• Fall & Spring (In-Person and Asynchronous Online) AIS160A1 – Many Nations of Native America

    Many Nations of Native America provides students with an opportunity to develop a deep and broad understanding of key issues – both historic and contemporary – within Indigenous communities in the U.S and beyond. We do this through two broad approaches: First, we examine a broad set of historical and contemporary themes, events, and insights related to Indigenous peoples (e.g., conceptions of Peoplehood, settler colonialism, and Native resistance). Second, we use food as a lens through which we can understand issues related to culture, history, health and wellness, economics, social relations, and ways of knowing within three specific North American Indigenous peoples: The Tohono O’odham; The Peoples of the Arctic; and the Hopi.

  • Fall AIS504 – Fundamentals of American Indian Studies

    This class is the introduction for all M.A. and Ph.D. students in American Indian Studies and is intended to present the main ideas and theories that are important for all graduates of the program and interested others to know and understand as being the core concepts of American Indian communities: Self governance/sovereignty; Land and sustainability; Native epistemologies and philosophies; Story; and Identity

  • Spring AIS495/595 – Indigenous Food Sovereignty

    You are what you eat. Food is about culture, wellness, economics, social relations, ways of knowing, and how we live with the natural world. This course explores the multilayered importance of food for the Native peoples of North America in the past, the present and the future. We begin with an exploration of Indigenous food systems across the continent, focusing on the causes and impacts of the dramatic changes over the past 100 years. We then explore how Native American communities are working to rebuild food sovereignty in the 21st century. We will meet with Native farmers, foragers and fishers leading these efforts. We will both dig deeply to understand food sovereignty efforts within one particular tribe – the Tohono O’odham – as well as engage in a broader exploration of the commonalities and diversity throughout Native North America. We will explore how Indigenous approaches can inform the broader global effort to create sustainable and just food systems.
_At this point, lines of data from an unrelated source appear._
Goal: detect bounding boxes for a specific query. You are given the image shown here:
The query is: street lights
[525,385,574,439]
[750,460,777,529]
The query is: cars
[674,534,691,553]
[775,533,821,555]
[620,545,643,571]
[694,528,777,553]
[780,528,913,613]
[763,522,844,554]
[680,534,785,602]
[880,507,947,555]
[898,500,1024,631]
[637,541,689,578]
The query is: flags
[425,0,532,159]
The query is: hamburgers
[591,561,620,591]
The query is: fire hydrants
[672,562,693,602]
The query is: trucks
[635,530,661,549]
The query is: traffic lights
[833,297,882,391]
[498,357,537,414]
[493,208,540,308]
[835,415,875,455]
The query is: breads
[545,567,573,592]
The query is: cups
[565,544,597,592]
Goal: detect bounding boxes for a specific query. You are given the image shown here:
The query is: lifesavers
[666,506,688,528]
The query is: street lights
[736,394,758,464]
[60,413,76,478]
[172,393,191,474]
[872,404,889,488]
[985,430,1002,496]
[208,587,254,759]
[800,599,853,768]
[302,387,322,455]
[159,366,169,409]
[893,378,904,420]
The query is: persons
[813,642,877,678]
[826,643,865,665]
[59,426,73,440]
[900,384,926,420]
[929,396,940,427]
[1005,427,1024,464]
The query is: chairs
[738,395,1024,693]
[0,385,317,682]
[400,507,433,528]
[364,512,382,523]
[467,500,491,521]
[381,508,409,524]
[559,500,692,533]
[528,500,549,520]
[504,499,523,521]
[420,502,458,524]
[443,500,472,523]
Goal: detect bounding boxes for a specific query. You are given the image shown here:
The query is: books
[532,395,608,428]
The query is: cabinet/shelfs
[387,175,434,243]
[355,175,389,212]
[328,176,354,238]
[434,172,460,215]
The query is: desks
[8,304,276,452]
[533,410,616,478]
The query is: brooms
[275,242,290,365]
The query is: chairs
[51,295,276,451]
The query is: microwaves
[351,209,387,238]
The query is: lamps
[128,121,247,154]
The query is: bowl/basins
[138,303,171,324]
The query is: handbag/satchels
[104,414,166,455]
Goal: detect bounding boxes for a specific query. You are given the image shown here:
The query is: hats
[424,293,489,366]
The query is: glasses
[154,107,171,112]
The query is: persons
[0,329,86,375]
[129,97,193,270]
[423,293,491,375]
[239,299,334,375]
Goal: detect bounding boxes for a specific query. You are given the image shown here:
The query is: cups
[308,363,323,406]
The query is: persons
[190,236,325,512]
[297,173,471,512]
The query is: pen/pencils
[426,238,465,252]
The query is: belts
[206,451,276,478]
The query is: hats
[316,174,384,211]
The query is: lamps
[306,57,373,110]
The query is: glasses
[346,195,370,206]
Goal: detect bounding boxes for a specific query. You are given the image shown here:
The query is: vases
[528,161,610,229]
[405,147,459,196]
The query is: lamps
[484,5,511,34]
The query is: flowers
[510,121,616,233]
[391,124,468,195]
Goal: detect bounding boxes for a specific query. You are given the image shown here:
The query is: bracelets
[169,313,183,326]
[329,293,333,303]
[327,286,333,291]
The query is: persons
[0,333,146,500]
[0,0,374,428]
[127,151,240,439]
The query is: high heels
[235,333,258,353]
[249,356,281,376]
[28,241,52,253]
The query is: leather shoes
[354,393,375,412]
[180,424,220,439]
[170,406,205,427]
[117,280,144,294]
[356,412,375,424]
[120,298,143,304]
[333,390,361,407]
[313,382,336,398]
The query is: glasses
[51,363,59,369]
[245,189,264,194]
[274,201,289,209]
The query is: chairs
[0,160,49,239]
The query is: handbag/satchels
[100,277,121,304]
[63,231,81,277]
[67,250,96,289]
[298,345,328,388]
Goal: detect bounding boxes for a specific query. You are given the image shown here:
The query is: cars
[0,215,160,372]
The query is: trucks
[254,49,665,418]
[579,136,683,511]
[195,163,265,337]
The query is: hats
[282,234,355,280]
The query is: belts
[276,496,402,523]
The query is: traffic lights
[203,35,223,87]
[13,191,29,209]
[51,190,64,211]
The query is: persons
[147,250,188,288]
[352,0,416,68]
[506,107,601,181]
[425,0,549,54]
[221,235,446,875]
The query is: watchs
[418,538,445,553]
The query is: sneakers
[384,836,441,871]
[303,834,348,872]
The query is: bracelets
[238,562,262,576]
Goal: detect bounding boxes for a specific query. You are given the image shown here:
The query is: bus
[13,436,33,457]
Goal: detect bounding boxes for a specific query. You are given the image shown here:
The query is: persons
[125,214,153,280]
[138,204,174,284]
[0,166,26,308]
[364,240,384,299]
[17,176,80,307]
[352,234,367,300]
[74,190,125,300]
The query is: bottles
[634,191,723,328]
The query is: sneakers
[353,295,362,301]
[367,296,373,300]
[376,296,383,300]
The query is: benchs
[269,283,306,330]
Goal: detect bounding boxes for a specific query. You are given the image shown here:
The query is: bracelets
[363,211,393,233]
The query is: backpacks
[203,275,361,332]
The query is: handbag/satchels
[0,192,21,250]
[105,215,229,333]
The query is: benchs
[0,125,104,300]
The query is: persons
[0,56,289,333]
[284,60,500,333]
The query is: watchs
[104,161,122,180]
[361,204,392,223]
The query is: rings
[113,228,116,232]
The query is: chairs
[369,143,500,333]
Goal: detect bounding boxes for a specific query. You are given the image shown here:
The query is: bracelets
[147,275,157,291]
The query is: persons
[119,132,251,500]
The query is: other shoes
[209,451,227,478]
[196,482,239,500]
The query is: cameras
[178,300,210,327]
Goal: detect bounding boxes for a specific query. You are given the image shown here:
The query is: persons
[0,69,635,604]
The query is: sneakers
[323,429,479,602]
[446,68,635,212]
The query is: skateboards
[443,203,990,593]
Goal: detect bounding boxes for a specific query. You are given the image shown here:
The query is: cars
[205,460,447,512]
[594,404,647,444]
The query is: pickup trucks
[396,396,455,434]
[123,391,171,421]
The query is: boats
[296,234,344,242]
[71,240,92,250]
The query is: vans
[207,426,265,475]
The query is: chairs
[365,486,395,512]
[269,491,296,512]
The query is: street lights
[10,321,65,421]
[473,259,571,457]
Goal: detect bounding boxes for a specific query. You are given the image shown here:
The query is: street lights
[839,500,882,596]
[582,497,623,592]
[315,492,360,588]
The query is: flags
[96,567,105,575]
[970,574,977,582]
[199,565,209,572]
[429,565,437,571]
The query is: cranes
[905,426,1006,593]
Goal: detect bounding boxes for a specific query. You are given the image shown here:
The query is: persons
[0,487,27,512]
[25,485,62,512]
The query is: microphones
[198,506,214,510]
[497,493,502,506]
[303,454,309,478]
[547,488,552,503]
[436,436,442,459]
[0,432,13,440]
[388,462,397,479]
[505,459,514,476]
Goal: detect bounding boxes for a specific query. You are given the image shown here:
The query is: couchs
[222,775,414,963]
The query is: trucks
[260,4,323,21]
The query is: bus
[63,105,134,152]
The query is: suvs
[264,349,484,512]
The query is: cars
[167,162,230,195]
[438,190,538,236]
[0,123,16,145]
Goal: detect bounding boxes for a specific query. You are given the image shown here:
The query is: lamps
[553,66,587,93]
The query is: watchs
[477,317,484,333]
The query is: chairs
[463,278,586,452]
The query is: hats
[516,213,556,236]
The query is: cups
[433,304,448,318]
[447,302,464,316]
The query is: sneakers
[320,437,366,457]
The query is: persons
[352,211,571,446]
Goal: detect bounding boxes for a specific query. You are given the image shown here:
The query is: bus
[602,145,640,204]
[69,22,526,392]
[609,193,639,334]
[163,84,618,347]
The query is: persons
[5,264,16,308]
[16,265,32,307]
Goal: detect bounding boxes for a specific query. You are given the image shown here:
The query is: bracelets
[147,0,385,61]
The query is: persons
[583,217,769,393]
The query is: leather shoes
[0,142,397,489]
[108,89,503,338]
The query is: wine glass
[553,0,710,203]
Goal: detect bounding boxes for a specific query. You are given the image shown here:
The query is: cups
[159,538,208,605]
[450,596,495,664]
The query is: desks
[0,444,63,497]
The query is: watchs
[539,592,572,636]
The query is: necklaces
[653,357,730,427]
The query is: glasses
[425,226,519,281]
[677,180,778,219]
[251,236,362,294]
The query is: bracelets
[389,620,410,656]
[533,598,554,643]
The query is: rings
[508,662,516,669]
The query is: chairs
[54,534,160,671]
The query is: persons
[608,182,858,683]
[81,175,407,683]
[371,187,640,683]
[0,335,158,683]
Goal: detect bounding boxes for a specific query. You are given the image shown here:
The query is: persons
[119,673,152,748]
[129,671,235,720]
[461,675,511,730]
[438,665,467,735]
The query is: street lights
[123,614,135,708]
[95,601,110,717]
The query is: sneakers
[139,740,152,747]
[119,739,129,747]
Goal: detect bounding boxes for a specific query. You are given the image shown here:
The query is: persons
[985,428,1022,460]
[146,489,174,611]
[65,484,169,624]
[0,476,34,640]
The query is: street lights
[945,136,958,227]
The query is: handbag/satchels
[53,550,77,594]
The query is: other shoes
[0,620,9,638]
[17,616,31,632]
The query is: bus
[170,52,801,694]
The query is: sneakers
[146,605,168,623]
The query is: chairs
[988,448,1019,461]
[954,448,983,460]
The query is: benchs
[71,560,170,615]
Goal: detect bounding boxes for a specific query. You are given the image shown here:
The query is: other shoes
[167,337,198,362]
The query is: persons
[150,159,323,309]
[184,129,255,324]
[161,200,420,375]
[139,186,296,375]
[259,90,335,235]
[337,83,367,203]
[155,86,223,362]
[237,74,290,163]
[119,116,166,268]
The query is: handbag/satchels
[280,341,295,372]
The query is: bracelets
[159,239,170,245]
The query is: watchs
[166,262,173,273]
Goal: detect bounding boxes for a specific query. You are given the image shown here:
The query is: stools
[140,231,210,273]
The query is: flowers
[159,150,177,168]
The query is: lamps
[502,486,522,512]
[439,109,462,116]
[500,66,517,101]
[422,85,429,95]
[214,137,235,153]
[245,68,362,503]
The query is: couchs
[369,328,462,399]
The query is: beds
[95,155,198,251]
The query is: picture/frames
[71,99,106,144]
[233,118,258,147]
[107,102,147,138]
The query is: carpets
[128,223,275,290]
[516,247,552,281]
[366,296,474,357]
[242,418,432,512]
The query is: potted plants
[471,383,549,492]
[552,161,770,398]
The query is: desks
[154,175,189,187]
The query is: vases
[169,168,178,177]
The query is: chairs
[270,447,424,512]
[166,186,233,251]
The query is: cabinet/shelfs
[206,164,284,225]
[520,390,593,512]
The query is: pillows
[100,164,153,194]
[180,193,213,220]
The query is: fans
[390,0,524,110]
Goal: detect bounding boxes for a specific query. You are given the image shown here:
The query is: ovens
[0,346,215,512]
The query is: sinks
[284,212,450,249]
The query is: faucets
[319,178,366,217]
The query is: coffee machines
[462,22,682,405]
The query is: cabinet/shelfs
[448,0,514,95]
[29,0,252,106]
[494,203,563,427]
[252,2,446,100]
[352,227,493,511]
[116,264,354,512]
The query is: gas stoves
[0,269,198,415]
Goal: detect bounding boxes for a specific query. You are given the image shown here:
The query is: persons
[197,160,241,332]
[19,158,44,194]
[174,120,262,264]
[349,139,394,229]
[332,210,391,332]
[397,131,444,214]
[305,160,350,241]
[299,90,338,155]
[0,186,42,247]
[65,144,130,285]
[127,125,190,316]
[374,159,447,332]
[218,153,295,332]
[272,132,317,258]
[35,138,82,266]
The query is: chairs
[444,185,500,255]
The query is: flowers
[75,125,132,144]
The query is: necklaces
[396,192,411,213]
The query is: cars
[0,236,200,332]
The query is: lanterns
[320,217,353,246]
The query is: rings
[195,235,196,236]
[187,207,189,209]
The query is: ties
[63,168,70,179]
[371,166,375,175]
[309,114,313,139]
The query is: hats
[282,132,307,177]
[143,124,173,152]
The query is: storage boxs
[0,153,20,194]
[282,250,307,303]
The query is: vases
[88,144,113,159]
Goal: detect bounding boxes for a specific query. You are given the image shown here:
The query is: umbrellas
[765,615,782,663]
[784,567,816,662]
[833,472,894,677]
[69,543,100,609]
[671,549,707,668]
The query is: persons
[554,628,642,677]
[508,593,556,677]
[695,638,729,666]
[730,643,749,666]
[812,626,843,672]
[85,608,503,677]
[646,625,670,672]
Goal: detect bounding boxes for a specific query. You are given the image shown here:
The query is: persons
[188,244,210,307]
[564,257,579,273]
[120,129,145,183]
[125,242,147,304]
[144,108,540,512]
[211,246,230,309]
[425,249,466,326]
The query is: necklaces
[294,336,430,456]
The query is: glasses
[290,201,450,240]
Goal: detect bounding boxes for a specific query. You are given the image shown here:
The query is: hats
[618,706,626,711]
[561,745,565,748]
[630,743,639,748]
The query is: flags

  • Fall AIS548 – Indigenous Methodologies and Action Research

    Qualitative methods are an essential tool for social science research, and Indigenous and action methodologies provide particularly important perspectives on how to work in relationship with and in true collaboration with Indigenous communities. These approaches, however, must be theoretically grounded and rigorous. This course will prepare students to: • Articulate critiques of positivist approaches to research, including those leveled by Indigenous orientations, critical theory, post-colonialism, and others; • Provide theoretical justifications for the use of Indigenous and participatory action research methodologies; • Learn how to use multiple epistemologies and ways of knowing within the research process; • Explore key concepts, including research as emancipatory praxis; power sharing; storytelling as research; positionality; co-creation of knowledge; and relationship, trust and accountability. • Apply a variety of participatory action and Indigenous research strategies to their own projects (e.g., community mapping; storytelling and oral history; photovoice; participant observation).

  • 2016-2019 ENTR485-005 – Innovating: Creating the Future

    This course, the summative experience for the Eller Undergraduate program, will explore the concept and avenues of innovation, broadly conceived, and its practical counterpart, entrepreneurship, as they connect to competitive advantage for individuals, institutions, even countries, with a particular focus on innovation in a 'wicked problem' domain. The course will thus provide students the opportunity to integrate and apply their cross-functional training to a real-world challenge of current interest to industry, policy makers, and society at large. The focus of the course is a semester-long innovation project through which students will learn and execute the components of the innovation process from the identification of a need or problem in the environment through the development of a coherent, viable plan for its fulfillment or solution. Both underlying knowledge and specific skills relevant to innovation will be covered, including conceptions of innovation; the innovation cycle; the innovation 'system' and regulatory environment; methods of environmental scanning and industry structure analysis; design thinking and creativity; scenario planning; intellectual property; strategic and organizational aspects of innovation success or failure; product/service development; estimation/projection/valuation; and plan development and presentation. The course culminates in a plan competition, with awards.